▸ **STATED EXERCISE 1**: In the passage on education, take the span starting at "The modern education" and ending at "from the why." and write it out again, substituting "pizza lunch" for "steak dinner".

▸ **SOURCE DOCUMENT**:
+ + + +

The modern education profession is so fixed on finding quick fixes to chronic problems that it no longer values the study of the history, sociology, and philosophy of education. Hence, to "coin" a phrase, "Those who do not learn from history are condemned to repeat it." I would bet a good steak dinner that issues such as the effects of Taylorism on the organization and operation of schools are no longer studied in graduate schools of education, nor are the classic works of John Dewey or progressive histories and critiques of U.S. education by the likes of Lawrence Cremins and Raymond Callahan on required reading lists. Instead, there is frantic, technically-rational search for the how detached from the why.

Diane and Deb,

You two have become too eclectic in your entries. It's very difficult to respond to your columns because there's too much to digest (tests, Taylorism, frauds - well-educated v smart, multiple problems of urban schools, etc.).

Tests are good in that they are an objective indicator of whether a youngster has learned something or not. If they have learned something, good. If they have not learned it yet, more time needs to be spent with them on the concept/skill. TESTS SHOULD NOT BE PUNITIVE IN NATURE. The international results have always been a problem for me because of the multiple variables (language, size, history, etc.) from one culture to another.

Frederick Taylor's factory model for school, like most models, has pluses and minuses. It was good because it categorized kids by age (for the most part) into grades as opposed to the one room schoolhouse that had to accommodate everyone. This made schools more manageable for teachers and administrators. His factory model was negative in that it attempted to create a one-size-fits-all model. Not all eight year olds should be in third grade. Not everyone can graduate from high school at seventeen.

Social promotion has been the scourge of America's public schools. Authentic assessments? Talk about a fraud, an oxymoron. And of course the ones who get short-changed here are the kids. As the Boston Globe called them, "loophole" diplomas are a meaningless piece of paper that robs youngsters of a legitimate opportunity at life. It doesn't take an employee long to figure out which workers have the ability to get something accomplished and which do not. Of course the unemployed worker, with minimal reading and math skills will be hard pressed to remain on the job for a prolonged time with their empty/loophole diploma.

+ + + +

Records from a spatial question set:

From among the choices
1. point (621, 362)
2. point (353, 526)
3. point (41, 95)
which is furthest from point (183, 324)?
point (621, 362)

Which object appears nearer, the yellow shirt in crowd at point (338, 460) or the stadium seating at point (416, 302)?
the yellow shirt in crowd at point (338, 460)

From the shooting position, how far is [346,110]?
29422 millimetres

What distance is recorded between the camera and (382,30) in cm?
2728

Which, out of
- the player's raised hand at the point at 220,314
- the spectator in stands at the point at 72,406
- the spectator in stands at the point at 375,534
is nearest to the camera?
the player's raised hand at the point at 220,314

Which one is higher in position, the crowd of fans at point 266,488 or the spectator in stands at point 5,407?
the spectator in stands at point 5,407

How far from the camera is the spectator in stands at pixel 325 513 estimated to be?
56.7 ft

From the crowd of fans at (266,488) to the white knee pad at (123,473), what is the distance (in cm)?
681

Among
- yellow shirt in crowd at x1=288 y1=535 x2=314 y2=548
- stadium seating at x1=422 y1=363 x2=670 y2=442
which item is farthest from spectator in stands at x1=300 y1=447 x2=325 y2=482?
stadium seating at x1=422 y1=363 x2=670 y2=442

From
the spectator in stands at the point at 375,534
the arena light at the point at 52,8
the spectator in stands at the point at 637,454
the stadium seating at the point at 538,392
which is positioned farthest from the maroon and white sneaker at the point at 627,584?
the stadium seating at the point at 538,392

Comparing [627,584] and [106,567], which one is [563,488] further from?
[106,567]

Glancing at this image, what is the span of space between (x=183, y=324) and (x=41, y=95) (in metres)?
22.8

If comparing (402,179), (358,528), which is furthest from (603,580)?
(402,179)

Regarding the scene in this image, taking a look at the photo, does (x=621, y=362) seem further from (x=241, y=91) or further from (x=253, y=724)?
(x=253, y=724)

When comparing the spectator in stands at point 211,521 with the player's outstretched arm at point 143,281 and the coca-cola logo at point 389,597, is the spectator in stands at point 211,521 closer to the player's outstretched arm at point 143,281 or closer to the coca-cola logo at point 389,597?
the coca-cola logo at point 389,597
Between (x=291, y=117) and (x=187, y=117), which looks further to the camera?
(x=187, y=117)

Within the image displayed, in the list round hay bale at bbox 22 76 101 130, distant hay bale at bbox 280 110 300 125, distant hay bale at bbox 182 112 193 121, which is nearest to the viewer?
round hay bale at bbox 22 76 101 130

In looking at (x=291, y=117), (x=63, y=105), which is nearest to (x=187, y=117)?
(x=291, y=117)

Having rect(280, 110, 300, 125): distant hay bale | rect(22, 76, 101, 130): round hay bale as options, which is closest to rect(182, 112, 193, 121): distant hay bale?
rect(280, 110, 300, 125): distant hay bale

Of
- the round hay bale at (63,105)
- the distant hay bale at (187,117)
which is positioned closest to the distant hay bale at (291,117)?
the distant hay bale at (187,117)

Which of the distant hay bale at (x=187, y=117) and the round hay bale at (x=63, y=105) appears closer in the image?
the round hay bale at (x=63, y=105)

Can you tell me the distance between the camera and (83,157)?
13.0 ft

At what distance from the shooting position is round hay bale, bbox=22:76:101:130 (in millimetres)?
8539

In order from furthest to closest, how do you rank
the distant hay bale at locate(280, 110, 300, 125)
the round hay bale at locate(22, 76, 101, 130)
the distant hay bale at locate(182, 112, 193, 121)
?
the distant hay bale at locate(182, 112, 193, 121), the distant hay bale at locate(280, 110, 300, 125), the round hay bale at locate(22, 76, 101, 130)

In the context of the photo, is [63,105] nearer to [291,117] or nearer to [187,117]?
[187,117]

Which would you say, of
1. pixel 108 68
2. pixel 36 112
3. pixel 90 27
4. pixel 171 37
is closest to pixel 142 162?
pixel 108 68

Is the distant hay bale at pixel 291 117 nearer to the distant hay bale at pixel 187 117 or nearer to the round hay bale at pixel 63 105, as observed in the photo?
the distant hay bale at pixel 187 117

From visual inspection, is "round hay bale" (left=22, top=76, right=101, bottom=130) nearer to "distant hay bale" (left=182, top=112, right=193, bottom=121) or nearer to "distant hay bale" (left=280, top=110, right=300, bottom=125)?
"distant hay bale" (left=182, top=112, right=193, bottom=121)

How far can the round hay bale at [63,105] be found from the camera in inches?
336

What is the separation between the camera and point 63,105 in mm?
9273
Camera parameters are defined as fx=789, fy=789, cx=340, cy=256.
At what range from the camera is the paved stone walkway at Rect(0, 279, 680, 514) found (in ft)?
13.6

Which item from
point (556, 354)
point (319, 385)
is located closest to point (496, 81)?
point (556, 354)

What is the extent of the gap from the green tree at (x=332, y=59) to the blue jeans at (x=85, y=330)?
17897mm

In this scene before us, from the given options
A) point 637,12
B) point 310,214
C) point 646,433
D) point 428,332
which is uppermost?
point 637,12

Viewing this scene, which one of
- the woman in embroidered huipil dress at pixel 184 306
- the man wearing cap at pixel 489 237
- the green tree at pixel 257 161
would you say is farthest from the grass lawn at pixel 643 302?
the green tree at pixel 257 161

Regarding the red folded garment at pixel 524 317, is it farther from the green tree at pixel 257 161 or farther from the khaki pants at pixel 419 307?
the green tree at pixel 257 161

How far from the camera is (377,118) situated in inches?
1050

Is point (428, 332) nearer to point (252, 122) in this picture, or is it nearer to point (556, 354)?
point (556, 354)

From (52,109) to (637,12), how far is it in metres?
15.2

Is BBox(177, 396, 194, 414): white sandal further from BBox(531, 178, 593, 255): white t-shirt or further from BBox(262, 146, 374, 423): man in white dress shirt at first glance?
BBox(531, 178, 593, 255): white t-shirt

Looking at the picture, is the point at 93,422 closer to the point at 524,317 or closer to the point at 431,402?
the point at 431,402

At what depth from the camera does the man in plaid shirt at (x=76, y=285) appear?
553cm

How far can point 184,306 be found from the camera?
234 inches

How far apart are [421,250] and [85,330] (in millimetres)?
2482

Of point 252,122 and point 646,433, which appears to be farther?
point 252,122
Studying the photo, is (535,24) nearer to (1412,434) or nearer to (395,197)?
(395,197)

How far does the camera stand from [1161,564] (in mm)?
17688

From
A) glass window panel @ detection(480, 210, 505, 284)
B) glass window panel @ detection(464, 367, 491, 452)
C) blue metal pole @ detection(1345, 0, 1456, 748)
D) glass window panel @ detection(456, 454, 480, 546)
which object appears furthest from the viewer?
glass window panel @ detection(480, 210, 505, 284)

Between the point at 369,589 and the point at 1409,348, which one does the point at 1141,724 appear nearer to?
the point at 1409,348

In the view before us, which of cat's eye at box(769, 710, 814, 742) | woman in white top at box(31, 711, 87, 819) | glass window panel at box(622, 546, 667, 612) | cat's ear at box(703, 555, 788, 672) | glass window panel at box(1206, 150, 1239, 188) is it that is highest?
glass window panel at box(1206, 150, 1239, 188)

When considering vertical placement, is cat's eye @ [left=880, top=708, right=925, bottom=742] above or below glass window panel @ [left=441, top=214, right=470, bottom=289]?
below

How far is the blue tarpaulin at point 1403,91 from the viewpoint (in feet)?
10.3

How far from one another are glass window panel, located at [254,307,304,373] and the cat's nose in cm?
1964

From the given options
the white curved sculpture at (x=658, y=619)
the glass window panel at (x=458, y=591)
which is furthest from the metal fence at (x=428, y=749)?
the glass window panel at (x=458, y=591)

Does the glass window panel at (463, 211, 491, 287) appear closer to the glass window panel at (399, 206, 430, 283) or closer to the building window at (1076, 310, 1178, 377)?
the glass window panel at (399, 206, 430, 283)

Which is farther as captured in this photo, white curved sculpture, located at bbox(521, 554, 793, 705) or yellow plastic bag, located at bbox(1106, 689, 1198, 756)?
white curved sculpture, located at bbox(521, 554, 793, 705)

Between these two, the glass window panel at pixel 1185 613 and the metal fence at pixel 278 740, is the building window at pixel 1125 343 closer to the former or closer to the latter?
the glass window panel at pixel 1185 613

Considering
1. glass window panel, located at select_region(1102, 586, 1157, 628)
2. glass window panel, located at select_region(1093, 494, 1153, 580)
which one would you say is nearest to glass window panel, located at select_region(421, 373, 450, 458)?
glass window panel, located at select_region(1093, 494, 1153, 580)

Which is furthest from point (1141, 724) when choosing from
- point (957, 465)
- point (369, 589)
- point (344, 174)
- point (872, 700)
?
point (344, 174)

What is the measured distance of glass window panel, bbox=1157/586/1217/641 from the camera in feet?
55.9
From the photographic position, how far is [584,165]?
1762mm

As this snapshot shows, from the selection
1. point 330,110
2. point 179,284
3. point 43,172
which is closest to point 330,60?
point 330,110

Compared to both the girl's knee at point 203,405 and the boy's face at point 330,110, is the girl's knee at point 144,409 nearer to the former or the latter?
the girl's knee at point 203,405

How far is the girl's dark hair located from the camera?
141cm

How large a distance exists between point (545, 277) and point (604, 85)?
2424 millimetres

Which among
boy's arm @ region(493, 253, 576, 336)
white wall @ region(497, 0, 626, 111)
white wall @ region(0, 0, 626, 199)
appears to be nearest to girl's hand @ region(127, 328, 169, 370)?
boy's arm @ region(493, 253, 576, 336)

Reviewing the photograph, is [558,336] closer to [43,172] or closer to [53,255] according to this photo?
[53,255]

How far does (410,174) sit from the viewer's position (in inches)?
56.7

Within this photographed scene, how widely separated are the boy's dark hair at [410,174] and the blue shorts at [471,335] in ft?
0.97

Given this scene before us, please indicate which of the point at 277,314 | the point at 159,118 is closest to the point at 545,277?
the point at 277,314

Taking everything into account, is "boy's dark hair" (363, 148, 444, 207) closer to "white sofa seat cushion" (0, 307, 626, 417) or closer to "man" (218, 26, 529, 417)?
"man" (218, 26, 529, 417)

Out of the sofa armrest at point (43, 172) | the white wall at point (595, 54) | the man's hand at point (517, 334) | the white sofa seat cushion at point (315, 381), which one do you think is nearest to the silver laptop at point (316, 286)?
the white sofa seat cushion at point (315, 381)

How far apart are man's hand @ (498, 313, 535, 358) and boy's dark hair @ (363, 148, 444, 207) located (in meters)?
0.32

+ + + +

▸ **STATED EXERCISE 2**: List every line of the records that contains the string "image".

▸ **TASK SOLUTION 1**:
The modern education profession is so fixed on finding quick fixes to chronic problems that it no longer values the study of the history, sociology, and philosophy of education. Hence, to "coin" a phrase, "Those who do not learn from history are condemned to repeat it." I would bet a good pizza lunch that issues such as the effects of Taylorism on the organization and operation of schools are no longer studied in graduate schools of education, nor are the classic works of John Dewey or progressive histories and critiques of U.S. education by the likes of Lawrence Cremins and Raymond Callahan on required reading lists. Instead, there is frantic, technically-rational search for the how detached from the why.

▸ **TASK SOLUTION 2**:
Glancing at this image, what is the span of space between (x=183, y=324) and (x=41, y=95) (in metres)?
Regarding the scene in this image, taking a look at the photo, does (x=621, y=362) seem further from (x=241, y=91) or further from (x=253, y=724)?
Within the image displayed, in the list round hay bale at bbox 22 76 101 130, distant hay bale at bbox 280 110 300 125, distant hay bale at bbox 182 112 193 121, which is nearest to the viewer?
Which of the distant hay bale at (x=187, y=117) and the round hay bale at (x=63, y=105) appears closer in the image?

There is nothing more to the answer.